As more states consider and pass sweeping privacy laws, however, companies are required to justify why they keep information, what they use it for, who they share it with, and how long they keep it. Gone are the days of storing lots of personal information forever with no reasonable chance of actually landing a deal. The emerging privacy laws require companies to limit the data they keep to only that which is directly tied to a legitimate business purpose. Companies are also required to disclose publicly the types of information they keep, the reasons why they keep it, and how long it is kept. The more data a company retains without any real chance of benefitting from it, the more complicated the required disclosures become.

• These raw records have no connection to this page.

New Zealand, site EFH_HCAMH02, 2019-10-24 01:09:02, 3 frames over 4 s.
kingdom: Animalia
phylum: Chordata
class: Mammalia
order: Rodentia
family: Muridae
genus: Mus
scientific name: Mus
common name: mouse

Plus, companies need to secure and safeguard from hackers all of this data. Doing so increases operational costs spent on the technological protections required, the premium for cyber insurance to cover the risk, and the amount of training required for staff to prevent their inadvertently releasing or exposing the data. Keeping data that has no actual business value only increases the costs of responding to a (somewhat inevitable) data security incident.
There are lots of reasons why companies should examine the data they keep, where it is kept, why they keep it, and when it should be purged. States’ privacy laws compel this kind of examination, but it also makes good business sense.